TO DO —
(a) Do these statements agree with the forum thread? (i) The person who started the thread had a link to the source. (ii) One reply says the piece first appeared in the April 2002 issue of Atlantic Monthly. (iii) One reply suggests modeling cell behavior to learn about cancer. Answer yes or no for each, and quote the words from the forum thread that settle it.
(b) Carry the forum thread on past its last reply by writing what comes next.

TEXT PROVIDED —

Posted on 06/10/2005 12:54:05 PM PDT by kjvail
Do you have a link for this?
Thanks
No I don't actually, crossposted from another board I participate in. That poster didn't give a link.
Fascinating is the word.
IS this it? http://home.pacbell.net/claydale/corners.htm
Without reading it in its entirity ya I think that's it. Thanks.
Mark for when I have half a day to read. ;-)
bttt for later read
Try this one: http://www.jewishworldreview.com/jonathan/rauch050802.asp
It appears the original publication was in the April 2002 issue of Atlantic monthly: http://www.google.com/url?sa=U&start=2&q=http://www.theatlantic.com/doc/prem/200204/rauch&e=9711
You're welcome.
Great Find!
Great stuff. They should model cell behaviour in the same way and see what it tells us about cancer.
Good post. Social sciences are usually about twenty years or more behind the natural sciences and economics in applying new mathematical insights. PCs and cheap math software seems to be changing that, and the discovery and application of power laws in social sciences is going to be a big thing over the next generation.
Back-up career, in case MORS ever flops. LOL.

RECORDS PROVIDED —
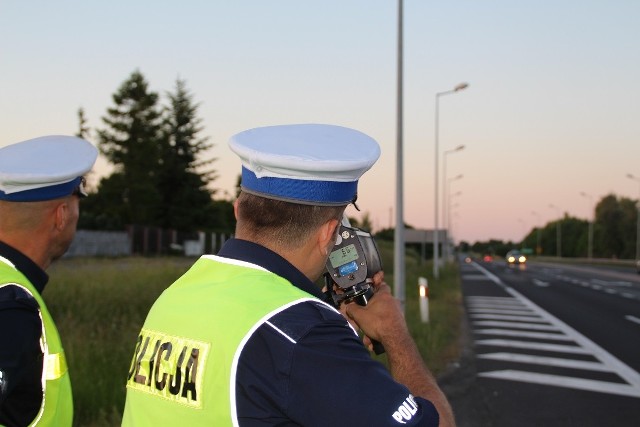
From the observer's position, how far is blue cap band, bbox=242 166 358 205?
1.72m

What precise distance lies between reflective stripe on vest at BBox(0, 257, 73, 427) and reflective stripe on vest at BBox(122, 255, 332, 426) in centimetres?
47

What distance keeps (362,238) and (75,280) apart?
1231 centimetres

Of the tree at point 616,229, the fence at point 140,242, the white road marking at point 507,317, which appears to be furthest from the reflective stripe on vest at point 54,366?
the tree at point 616,229

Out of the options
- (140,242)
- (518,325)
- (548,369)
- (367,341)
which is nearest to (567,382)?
(548,369)

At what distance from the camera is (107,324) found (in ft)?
33.6

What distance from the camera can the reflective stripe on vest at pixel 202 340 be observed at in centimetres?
156

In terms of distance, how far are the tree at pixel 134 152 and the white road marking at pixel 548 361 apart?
5058 cm

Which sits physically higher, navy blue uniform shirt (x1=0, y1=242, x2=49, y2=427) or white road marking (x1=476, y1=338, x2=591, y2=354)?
navy blue uniform shirt (x1=0, y1=242, x2=49, y2=427)

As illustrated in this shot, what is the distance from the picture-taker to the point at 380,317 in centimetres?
197

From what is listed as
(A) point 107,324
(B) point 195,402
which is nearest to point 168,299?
(B) point 195,402

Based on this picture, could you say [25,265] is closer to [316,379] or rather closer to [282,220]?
[282,220]

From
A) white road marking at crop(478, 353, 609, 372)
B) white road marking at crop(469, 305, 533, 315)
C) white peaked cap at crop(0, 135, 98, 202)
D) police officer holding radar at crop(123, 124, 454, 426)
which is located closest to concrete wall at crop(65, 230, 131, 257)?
white road marking at crop(469, 305, 533, 315)

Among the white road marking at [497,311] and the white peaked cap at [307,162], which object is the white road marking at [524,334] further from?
the white peaked cap at [307,162]

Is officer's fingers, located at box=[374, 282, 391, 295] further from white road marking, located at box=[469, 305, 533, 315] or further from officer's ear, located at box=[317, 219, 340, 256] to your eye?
white road marking, located at box=[469, 305, 533, 315]
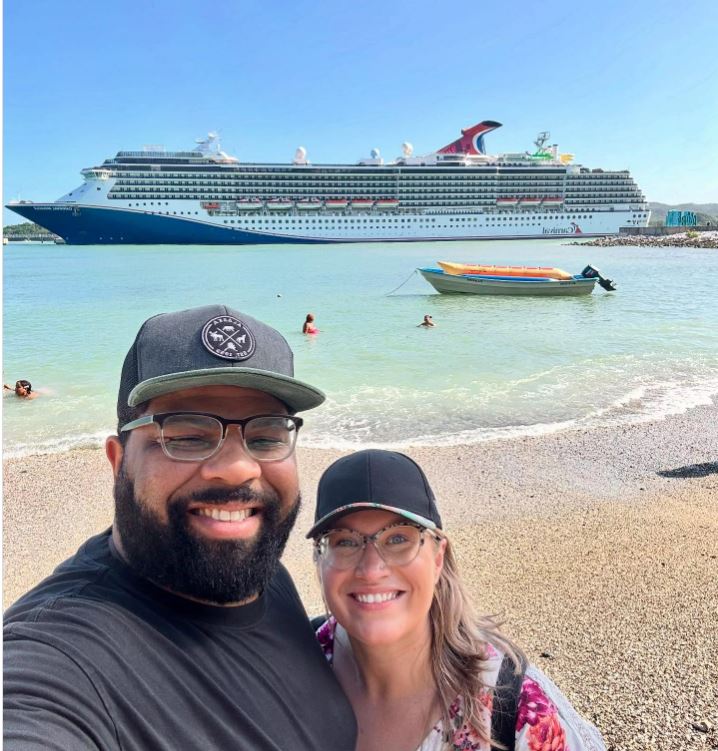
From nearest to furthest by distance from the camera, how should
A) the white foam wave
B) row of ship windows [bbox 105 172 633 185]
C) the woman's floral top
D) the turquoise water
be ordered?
1. the woman's floral top
2. the white foam wave
3. the turquoise water
4. row of ship windows [bbox 105 172 633 185]

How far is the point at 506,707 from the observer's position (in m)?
1.34

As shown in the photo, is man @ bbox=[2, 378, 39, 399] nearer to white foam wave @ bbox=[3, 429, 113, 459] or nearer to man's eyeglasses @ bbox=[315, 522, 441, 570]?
white foam wave @ bbox=[3, 429, 113, 459]

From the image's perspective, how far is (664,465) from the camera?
20.6ft

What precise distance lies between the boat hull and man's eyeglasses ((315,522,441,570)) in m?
21.2

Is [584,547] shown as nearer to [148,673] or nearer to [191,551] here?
[191,551]

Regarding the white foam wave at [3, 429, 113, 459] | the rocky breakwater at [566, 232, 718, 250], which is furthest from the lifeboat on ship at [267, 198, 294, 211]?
the white foam wave at [3, 429, 113, 459]

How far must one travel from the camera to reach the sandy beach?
265cm

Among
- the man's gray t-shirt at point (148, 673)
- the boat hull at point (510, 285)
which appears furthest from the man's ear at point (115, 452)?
the boat hull at point (510, 285)

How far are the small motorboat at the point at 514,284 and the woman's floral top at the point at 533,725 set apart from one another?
2133cm

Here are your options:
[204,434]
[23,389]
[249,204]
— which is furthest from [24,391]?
[249,204]

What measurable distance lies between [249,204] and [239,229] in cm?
247

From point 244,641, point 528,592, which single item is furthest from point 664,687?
point 244,641

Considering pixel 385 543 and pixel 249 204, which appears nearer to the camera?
pixel 385 543

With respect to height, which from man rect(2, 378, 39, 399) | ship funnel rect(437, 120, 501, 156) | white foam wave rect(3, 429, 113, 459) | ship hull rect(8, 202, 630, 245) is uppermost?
ship funnel rect(437, 120, 501, 156)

ANSWERS FOR THIS EXERCISE —
(a)
(i) No: "No I don't actually, crossposted from another board I participate in. That poster didn't give a link."
(ii) Yes: "It appears the original publication was in the April 2002 issue of Atlantic monthly"
(iii) Yes: "They should model cell behaviour in the same way and see what it tells us about cancer."

(b)
Someone else may have already suggested this. I copied the url out of the piece, put it into alltheweb (a search engine) and it took me to Atlantic Monthly, April 2002--the article in question.
It is worth going there to see the graphics as you read the article.
RoK
I remember another simulation study from a while back that modeled insurrection behavior. The upshot of it was a validation of the "boiling frog" approach: each actor has a threshhold where a particular level of oppression will cause him to rebel. If the oppression level is increased too suddenly, the number of actors that go into rebellion gets too high for the security people to control. But if you do things gradually enough, a small enough number of actors has had enough at each level that they can be picked off
Truly fascinating. I literally could not stop reading it, it was so compelling. Definitely worth a save for later re-read.